O barril de Brent, referência no mercado mundial, fechou na sexta-feira (6) a US$ 92,69, subindo mais de 8% em relação ao dia anterior e quase 28% na semana.
Já o preço do West Texas Intermediate (WTI), padrão americano, chegou a US$ 90,90, com alta de 12% no dia e mais de 35% na semana.
Em poucos dias, o preço do barril aumentou mais de 20 dólares, e desde o começo do ano a alta ultrapassa 30 dólares.
Ole R. Hvalbye, analista do SEB, afirma que situações parecidas já ocorreram antes, mas essa tem causado um impacto maior e preocupações com possíveis consequências econômicas longas, como uma recessão.
O preço disparou ainda mais após declarações do presidente americano Donald Trump, que exige uma rendição do Irã, importante produtor de petróleo. O conflito também afetou o tráfego no Estreito de Ormuz, passagem que concentra cerca de 20% da produção de petróleo mundial.
Economistas do JPMorgan destacam que o mercado está passando de uma análise só dos riscos políticos para considerar interferências práticas nas operações.
Giovanni Staunovo, analista do UBS, comenta que a cada dia com o estreito fechado, o mercado fica mais tenso.
Medidas tomadas
Países do Golfo já reduziram sua produção de petróleo. O Iraque diminuiu sua oferta em cerca de 1,5 milhão de barris por dia e o Kuwait está quase sem capacidade para refinar e exportar.

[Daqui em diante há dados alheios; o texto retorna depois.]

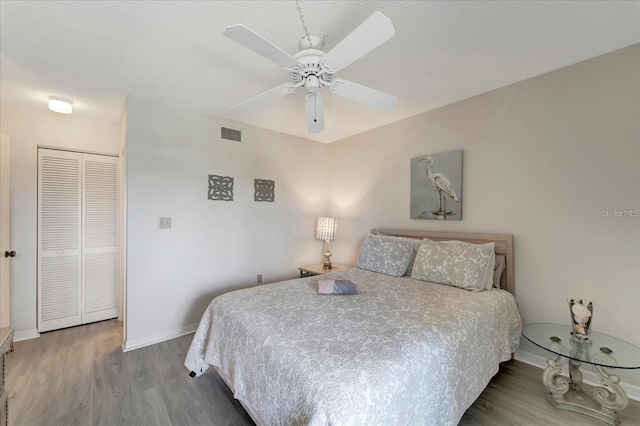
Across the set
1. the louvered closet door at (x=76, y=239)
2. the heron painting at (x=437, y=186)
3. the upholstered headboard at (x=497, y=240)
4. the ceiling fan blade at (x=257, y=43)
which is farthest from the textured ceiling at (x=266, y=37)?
the upholstered headboard at (x=497, y=240)

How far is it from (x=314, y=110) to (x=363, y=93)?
0.34 m

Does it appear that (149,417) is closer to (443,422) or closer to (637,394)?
(443,422)

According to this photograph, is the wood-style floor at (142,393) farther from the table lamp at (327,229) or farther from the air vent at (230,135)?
the air vent at (230,135)

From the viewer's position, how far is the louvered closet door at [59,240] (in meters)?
2.89

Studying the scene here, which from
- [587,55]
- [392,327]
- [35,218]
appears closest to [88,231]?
[35,218]

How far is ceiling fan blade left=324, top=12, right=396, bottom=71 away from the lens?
1.14 m

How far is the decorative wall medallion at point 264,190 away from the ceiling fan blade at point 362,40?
2.22 metres

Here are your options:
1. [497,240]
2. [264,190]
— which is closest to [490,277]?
[497,240]

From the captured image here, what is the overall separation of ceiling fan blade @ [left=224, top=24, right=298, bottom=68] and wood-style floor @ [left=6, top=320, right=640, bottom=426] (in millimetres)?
2151

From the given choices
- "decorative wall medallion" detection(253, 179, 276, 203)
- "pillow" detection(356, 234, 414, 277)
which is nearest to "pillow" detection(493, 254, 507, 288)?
"pillow" detection(356, 234, 414, 277)

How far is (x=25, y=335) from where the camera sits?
9.10ft

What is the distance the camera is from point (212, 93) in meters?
2.55

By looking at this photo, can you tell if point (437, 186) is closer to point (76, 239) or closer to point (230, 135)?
point (230, 135)

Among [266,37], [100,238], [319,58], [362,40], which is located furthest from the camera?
[100,238]
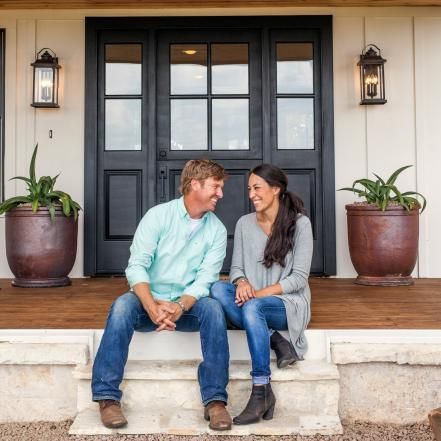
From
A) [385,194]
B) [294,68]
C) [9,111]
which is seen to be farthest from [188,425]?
[9,111]

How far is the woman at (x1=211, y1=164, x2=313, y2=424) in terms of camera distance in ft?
7.35

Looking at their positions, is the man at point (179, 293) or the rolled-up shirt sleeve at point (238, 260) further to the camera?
the rolled-up shirt sleeve at point (238, 260)

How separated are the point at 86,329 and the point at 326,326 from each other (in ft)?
3.68

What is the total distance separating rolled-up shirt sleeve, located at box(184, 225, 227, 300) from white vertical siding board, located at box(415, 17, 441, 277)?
103 inches

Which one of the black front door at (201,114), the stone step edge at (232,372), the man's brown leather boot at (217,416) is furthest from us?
the black front door at (201,114)

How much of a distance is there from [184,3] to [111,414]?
3.35 metres

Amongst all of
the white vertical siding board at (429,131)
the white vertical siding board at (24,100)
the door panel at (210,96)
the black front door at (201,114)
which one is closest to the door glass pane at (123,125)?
the black front door at (201,114)

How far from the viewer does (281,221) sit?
261cm

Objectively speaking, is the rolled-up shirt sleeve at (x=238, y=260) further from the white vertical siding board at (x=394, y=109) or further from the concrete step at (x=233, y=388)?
the white vertical siding board at (x=394, y=109)

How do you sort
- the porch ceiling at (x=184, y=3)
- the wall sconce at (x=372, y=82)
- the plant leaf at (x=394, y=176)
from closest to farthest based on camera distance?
the plant leaf at (x=394, y=176) < the porch ceiling at (x=184, y=3) < the wall sconce at (x=372, y=82)

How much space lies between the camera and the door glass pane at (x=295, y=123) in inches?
183

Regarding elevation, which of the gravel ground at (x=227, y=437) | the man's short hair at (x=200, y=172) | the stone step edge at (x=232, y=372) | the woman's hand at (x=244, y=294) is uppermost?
the man's short hair at (x=200, y=172)

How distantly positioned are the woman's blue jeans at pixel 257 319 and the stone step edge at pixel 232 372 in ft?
0.46

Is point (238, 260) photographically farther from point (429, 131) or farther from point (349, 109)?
point (429, 131)
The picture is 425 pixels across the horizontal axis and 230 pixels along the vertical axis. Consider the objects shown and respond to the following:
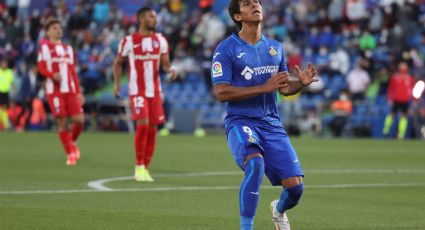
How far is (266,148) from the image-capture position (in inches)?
355

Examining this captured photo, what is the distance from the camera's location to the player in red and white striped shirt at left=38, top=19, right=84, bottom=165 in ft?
62.4

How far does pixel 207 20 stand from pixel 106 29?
197 inches

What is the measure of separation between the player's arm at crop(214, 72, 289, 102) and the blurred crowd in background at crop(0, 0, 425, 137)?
23.8 metres

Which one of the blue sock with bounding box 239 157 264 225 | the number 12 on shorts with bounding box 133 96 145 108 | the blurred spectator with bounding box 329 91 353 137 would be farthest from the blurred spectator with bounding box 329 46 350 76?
the blue sock with bounding box 239 157 264 225

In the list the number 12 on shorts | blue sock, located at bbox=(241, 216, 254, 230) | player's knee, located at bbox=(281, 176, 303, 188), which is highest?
player's knee, located at bbox=(281, 176, 303, 188)

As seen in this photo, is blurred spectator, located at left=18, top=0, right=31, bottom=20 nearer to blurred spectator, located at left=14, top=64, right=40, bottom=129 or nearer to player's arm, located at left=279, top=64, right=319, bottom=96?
blurred spectator, located at left=14, top=64, right=40, bottom=129

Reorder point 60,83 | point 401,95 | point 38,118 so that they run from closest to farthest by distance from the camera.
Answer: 1. point 60,83
2. point 401,95
3. point 38,118

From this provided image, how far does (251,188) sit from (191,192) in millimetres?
4826

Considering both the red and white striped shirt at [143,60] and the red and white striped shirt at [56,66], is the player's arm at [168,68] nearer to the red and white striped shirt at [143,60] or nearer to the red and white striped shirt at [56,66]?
the red and white striped shirt at [143,60]

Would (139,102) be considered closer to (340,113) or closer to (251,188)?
(251,188)

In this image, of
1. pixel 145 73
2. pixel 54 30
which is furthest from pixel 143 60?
pixel 54 30

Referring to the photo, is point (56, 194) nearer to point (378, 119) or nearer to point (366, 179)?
point (366, 179)

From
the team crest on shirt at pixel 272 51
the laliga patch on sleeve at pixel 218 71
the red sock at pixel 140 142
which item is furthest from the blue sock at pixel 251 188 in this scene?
the red sock at pixel 140 142

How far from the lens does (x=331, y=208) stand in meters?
11.7
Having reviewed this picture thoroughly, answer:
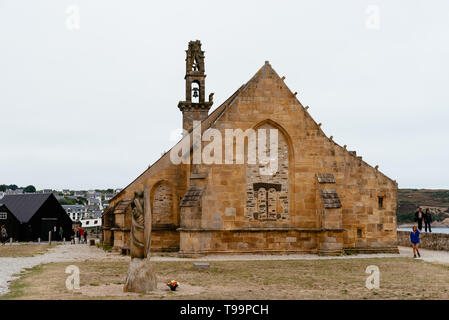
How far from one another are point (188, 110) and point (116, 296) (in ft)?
86.4

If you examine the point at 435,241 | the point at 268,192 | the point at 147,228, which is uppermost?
the point at 268,192

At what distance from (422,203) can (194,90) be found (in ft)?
248

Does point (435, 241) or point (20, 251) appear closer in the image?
point (435, 241)

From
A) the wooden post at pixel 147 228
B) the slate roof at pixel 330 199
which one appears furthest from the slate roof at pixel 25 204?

A China pediu para suas principais refinarias suspenderem exportações de diesel e gasolina para evitar falta de combustível.
Os Estados Unidos autorizam que a Índia compre petróleo russo por um mês para compensar o impacto da crise no Oriente Médio.
O secretário de Energia dos EUA, Chris Wright, afirmou que a Marinha americana protegerá navios que atravessarem o Estreito de Ormuz assim que for possível, para ajudar a retomar o tráfego, embora a situação não volte ao normal tão cedo.
Especialistas da Eurasia Group alertam que essa ajuda pode facilitar a situação, mas não eliminará completamente os efeitos da guerra.
Jason Gabelman, da TD Cowen, ressalta que o mercado reagiu de forma moderada até agora, pois existem estoques suficientes para abastecer por até um mês enquanto o estreito está fechado.